(Stored data begins)
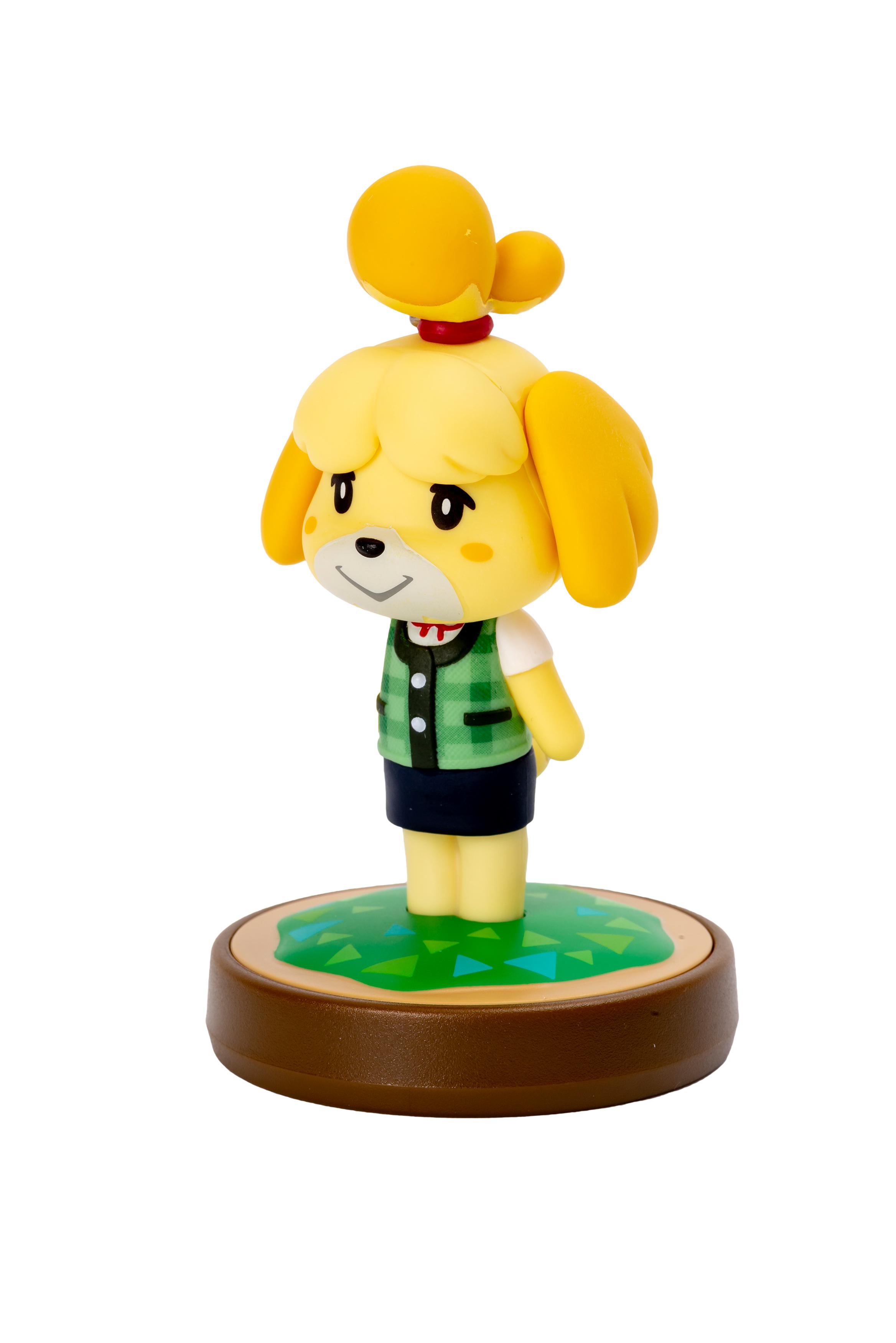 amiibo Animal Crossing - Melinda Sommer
(Stored data ends)
(Stored data begins)
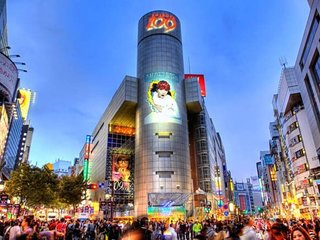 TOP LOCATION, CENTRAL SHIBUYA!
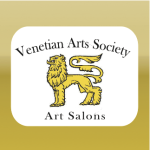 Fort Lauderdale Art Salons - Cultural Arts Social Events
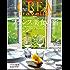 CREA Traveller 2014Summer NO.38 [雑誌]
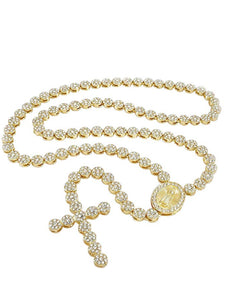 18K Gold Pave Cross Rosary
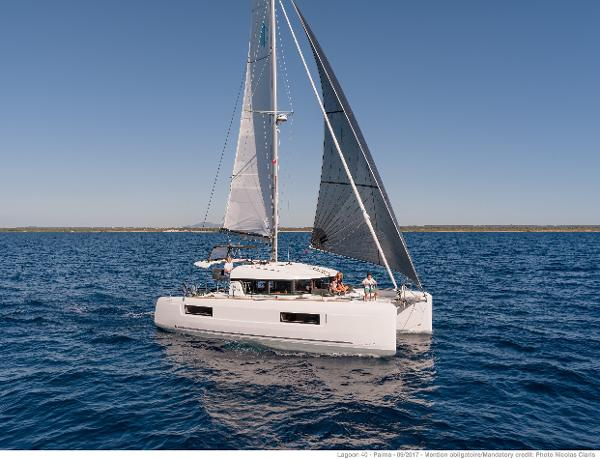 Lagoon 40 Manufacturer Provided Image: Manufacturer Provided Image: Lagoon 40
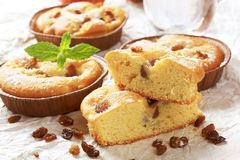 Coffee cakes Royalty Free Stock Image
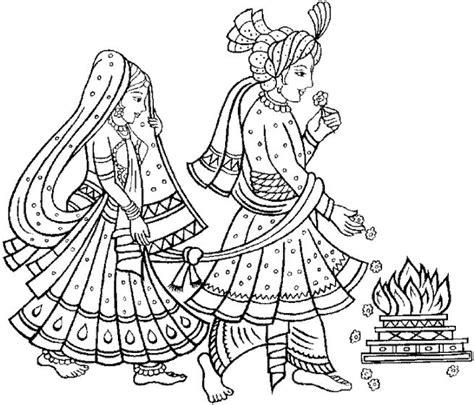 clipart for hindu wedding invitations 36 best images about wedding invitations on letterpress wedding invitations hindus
(Stored data ends)
Go down the entries above from the line containing "Fort Lauderdale Art" to the line containing "clipart for hindu" and write out each line exactly, leaving pictures out.

§ **Exercise answer**
 Fort Lauderdale Art Salons - Cultural Arts Social Events
 CREA Traveller 2014Summer NO.38 [雑誌]
 18K Gold Pave Cross Rosary
 Lagoon 40 Manufacturer Provided Image: Manufacturer Provided Image: Lagoon 40
 Coffee cakes Royalty Free Stock Image
 clipart for hindu wedding invitations 36 best images about wedding invitations on letterpress wedding invitations hindus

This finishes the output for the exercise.